En ese momento dobló corriendo la esquina de la casa el joven Juanín. Se le veía muy alterado, demudada la cara, como atento a un perseguidor imaginario.
—¡Han detenido al Vainica! —gritó en cuanto llegó junto a la mesa con el resuello aún entrecortado.
—¿Pero qué dices?
—¿A quién?
—Lo he oído en la cocina. No se habla de otra cosa. La noticia la han traído los lacayos que sirven en los jardines.
—¿Qué has oído exactamente?
—Dicen que los alcaldes de Casa y Corte detuvieron ayer a once personas acusadas de estafa. Al parecer son cómicos que se hacían pasar por escribanos, jueces y procuradores y se dedicaban a facilitar cartas de hidalguía a sus clientes.
—¿Qué tiene eso que ver con el Vainica?
—Era el que interpretaba el papel de juez y le acusan de ser el cerebro de la banda.
—Lo de juez, pase, ése era un papel que tenía bien aprendido, pero en cuanto a cerebro, no tenía más que un cordero con modorra.
—No te extrañe, por una buena cantidad el Vainica sería capaz de hacer cristiano viejo al mismo Mahoma.
—¿Qué les va a ocurrir?
—Hablan de que la mayoría irán a galeras, y no sé si colgarán a uno o dos.
—¿Colgarlos? ¡Qué barbaridad! —exclamó Granados.
—No es justo.
—Siempre pasa lo mismo —comentó una de las mujeres—, primero te obligan, y luego si algo sale mal, te atan a un madero y te cosen a saetazos.
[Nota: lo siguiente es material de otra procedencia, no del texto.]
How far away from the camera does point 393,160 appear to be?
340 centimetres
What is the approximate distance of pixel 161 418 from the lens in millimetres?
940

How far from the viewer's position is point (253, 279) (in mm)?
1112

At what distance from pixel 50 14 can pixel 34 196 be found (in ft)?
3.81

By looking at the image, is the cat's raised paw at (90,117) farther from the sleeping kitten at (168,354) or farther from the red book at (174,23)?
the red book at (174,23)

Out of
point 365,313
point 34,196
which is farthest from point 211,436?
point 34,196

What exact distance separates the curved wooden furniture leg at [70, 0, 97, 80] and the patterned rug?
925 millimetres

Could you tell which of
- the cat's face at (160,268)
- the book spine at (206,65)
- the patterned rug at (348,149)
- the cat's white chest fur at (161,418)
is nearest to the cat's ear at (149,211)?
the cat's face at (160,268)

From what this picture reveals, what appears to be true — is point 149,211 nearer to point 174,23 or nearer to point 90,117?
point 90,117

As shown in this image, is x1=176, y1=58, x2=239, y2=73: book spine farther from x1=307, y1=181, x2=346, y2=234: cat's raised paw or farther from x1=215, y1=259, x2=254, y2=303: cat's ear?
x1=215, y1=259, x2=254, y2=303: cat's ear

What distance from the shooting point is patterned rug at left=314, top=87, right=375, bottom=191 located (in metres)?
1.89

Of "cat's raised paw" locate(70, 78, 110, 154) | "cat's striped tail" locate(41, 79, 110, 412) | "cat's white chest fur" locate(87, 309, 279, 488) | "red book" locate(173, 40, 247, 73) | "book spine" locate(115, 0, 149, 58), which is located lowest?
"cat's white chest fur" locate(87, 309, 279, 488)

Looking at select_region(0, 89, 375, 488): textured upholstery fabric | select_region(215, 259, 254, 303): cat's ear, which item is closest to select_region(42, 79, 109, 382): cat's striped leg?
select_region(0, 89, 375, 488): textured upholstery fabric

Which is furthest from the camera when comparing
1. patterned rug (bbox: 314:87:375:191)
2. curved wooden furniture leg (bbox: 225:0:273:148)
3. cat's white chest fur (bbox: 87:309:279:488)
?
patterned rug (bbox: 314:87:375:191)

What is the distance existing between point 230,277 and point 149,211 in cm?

—No seas malasangre —dijo un hombre dirigiéndole una mirada cargada de resentimiento.
—Déjala, que tiene razón —la defendió otro—. Cualquier día acabaremos igual. ¡Galeras! ¡Dios santo! Esos desgraciados pagarán el pato, y sus jefes encontrarán a otros que les hagan el papel.
Un silencio incómodo se instaló entre el grupo.
—¿Pero de qué habláis? —pregunté yo, que hacía rato que no me enteraba de nada.
Se miraron unos a otros, dudaron.
—Adelante, ¿qué más da? No es nada nuevo —dijo al fin la joven a su marido, pero como éste callaba siguió hablando ella—. Lo dicen por algo que nos ocurrió viniendo para acá. Unos cuadrilleros de la Santa Hermandad nos salieron al paso cerca de una venta próxima a los Yébenes. Iniciaron el interrogatorio de siempre, adonde íbamos, de dónde veníamos, lo habitual, pero esta vez se veía que se traían algo entre manos. Pero cuéntalo tú, Juan, que hablaste con ellos.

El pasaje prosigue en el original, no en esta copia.